Regarding the consent for surgery, the law provides a framework for practice. In United Kingdom, prior to the Montgomery versus Lanarkshire[26] ruling, the consenting process was more paternalistic. The Montgomery case established a duty of care to warn of any material risks, with materiality being when “a reasonable person in the patient's position would be likely to attach significance to the risk, or the doctor is or should reasonably be aware that the particular patient would be likely to attach significance to it.” As such, ambiguity persists. Even with all the material risks of a procedure fastidiously articulated by a clinician, and with written evidence of having done so, the “informed-ness” of consent from the perspective of the patient remains unknown to all bar the patient themselves. Braddock et al[27] [28] found that 71% of clinicians felt that patients blame poor outcomes on them because of a lack of understanding of risks.

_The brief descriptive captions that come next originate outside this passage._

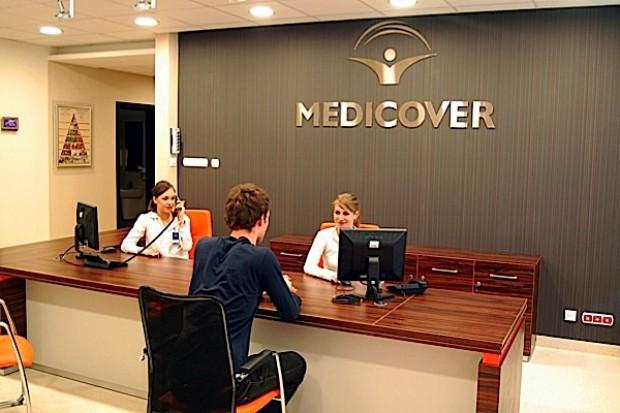 Warszawa: nowe centrum medyczne Medicover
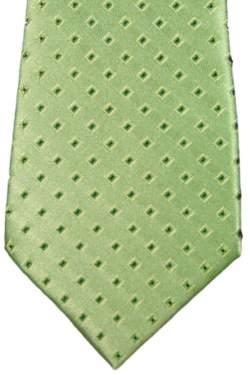 Baby stropdas groen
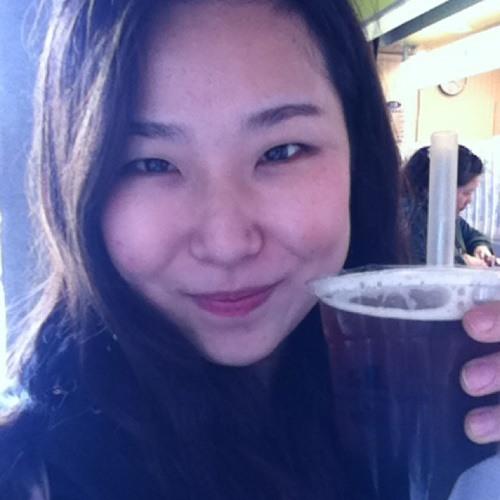 Genna Kim's avatar
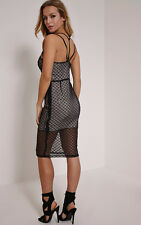 PrettyLittleThing Womens Ladies Gabby Nude Lace Lining Sequin Sexy Bodycon Dress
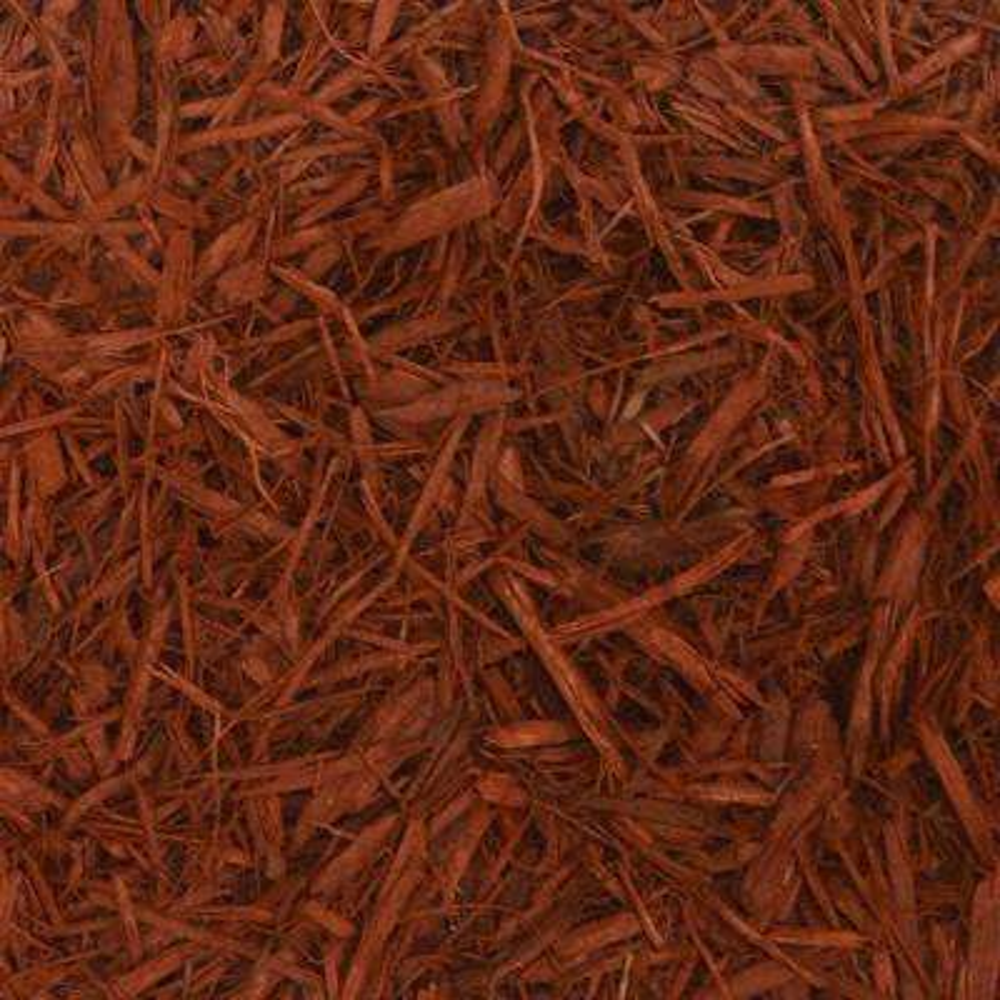 12 cu. yd. Red Landscape Bulk Mulch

Emotional Impacts of Personalized 3D Model Use

The emotional impact of using the bespoke 3D models, across several patient-reported domains, was largely positive. There was a net trend toward decreased anxiety and toward feeling more involved in treatment. All except one patient reported feeling better about their operation after seeing their model and all except one felt that the opportunity to view personalized 3D models ought to be universal. There were no additional concerns regarding privacy, likely highlighting the fact that such models merely augment existing imaging data.[29] [30] The sentiment expressed in free text responses was largely classed as positive, with 18% of responses considered negative.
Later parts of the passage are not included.